Başbakanın binbir yaygarayla ortaya attığı şu İstanbul masalının, diploma projesi sayılabilmesi için dahi, altından çok sular akması gerekiyor. Bununla adamı okuldan bile mezun etmezler; bu bir sabun projedir, bu bir rezalettir. İş hayatımda yıllardır proje hazırlarım ve hazırlatırım. Böyle bir sabun projeyi hangi işverene gösterirseniz gösterin, adam bunu sizin suratınıza çarpar, kapıyı işaret eder. İşveren, parayı verendir. Bu işin parasını halk olarak biz vereceğimize göre, bu saçma projenin işvereni biziz, bunu önümüze getirenin suratına çarpmak da boynumuzun borcudur. Bu rezaletin parasal boyutunu konuşmak şu anda mümkün değil. Mühendislikte bilgisayar oyunları üzerinden maliyet hesabı yapılmaz, ciddi bir proje üzerinden yapılır. Ortada proje olmadığına göre, proje maliyeti için konuşanlar şimdilik boşa konuşuyor.
Şu anda, İstanbul’daki binaların çok büyük bir bölümü deprem riski altındadır, İstanbul’da yaşayanların can güvenliği yoktur. Son büyük depremin ardından 12 yıl geçmesine rağmen bu binalarda güçlendirme yapılmadı, aksine dere yatakları yeni binalarla kuşatıldı. Ülke nüfusunun beşte birinin can güvenliği olmadan yaşadığı bir kentte, böylesine saçma bir hayale bütçe ayırmak resmen akıl tutulmasıdır.

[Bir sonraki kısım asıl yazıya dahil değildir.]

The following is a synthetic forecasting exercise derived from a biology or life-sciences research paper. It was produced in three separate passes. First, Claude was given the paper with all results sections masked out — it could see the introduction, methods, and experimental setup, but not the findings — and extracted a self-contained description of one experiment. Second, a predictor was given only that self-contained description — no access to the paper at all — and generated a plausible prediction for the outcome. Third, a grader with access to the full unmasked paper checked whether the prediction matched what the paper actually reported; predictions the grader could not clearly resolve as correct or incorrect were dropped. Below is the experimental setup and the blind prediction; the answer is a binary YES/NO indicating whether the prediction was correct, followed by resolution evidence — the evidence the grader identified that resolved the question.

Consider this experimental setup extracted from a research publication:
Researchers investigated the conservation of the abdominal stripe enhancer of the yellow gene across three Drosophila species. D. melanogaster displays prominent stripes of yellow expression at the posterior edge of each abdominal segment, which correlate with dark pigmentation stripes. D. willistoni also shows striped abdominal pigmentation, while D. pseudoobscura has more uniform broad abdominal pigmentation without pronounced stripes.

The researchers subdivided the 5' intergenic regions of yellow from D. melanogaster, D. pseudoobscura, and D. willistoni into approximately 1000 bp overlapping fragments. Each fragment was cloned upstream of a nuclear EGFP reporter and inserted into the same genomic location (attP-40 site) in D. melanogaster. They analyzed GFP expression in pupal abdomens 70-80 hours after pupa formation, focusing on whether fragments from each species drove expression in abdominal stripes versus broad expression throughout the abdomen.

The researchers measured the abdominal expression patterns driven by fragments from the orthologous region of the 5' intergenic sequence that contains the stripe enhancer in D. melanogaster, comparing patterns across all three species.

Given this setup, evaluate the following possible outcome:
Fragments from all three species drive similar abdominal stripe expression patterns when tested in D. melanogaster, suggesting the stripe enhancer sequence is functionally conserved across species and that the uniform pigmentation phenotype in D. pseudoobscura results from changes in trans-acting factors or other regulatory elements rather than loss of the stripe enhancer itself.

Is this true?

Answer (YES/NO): NO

Başbakanın bu hayalinin, bölgenin su kaynaklarını, orman dokusunu ve doğal dengesini mahvedeceğini biliyoruz, konuşup tartışıyoruz. Hukukçular da, ikinci bir boğaz açmanın uluslararası hukuki boyutunu tartışıyor.

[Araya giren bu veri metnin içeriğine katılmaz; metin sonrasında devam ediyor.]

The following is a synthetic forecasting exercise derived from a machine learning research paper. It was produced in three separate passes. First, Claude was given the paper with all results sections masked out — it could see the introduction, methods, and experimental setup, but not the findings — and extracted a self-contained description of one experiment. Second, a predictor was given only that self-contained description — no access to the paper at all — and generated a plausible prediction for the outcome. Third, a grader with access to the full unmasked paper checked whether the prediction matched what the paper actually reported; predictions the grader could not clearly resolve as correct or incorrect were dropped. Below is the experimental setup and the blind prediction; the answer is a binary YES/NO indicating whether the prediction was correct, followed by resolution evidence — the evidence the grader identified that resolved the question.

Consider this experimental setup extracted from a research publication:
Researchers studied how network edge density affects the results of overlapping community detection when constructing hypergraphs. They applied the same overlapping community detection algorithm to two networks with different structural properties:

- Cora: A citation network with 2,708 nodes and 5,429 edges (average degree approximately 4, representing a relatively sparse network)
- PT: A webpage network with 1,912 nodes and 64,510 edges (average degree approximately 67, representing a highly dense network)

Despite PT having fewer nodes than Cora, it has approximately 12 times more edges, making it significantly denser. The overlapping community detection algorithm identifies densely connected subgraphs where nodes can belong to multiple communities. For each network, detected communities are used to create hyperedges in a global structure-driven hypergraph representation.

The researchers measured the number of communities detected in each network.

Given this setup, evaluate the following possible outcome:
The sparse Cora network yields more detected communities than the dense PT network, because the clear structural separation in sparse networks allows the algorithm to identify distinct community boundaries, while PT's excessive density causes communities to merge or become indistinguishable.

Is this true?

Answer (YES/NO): YES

Bu arada, bir bilim adamı, kimsenin pek düşünüp tartışmadığı bir konuyu gündeme getirdi; doğru ve yararlı bulduğum için sizlerle paylaşmak istiyorum.Yazısının tümüne ( ) adresinden ulaşabileceğiniz Prof. Dr.A.Cemal Saydam; son derece sade bir dille, bu kanalın Karadeniz ve Marmara’nın da dengesini bozacağını belirtiyor. Hocamız, İstanbul’da mevcut atıksu arıtma tesisi çıkışlarının, yani derin deniz deşarjlarının da bu bozulmadan etkileneceği uyarısında bulunuyor, yaşanması kesin bir çevre felaketinden bahsediyor.
İktidar, hiçbir bilimsel dayanağı olmayan bu hayalin peşinde elbette boşuna koşmuyor. Yetkililer kanal güzergahının henüz belli olmadığını açıklıyor, ama buna sakın inanmayınız; güzergah bellidir, o güzergah paylaşılmıştır, çünkü AKP’liler bu işleri iyi bilir.
Kuyuya atılan taş misali, hepimiz zaman içinde bu konuya kafa yoracağız, bilimsel gerçekleri halka göstereceğiz. Bu dahi bir kaynak israfıdır, bu kadar düşünen beyne gerçekten yazıktır. İktidarın bu İstanbul masalını, bu rant hayalini boşa çıkartacak olan kent ve ülke emekçilerinin bayramını kutluyorum. Bayramdan sonra da dayanışmamız ve bu sabun projeyle mücadelemiz sürecek; zihinsel kaynak israfı da yapsak, bu iş o televizyon şovuyla bitmeyecek!..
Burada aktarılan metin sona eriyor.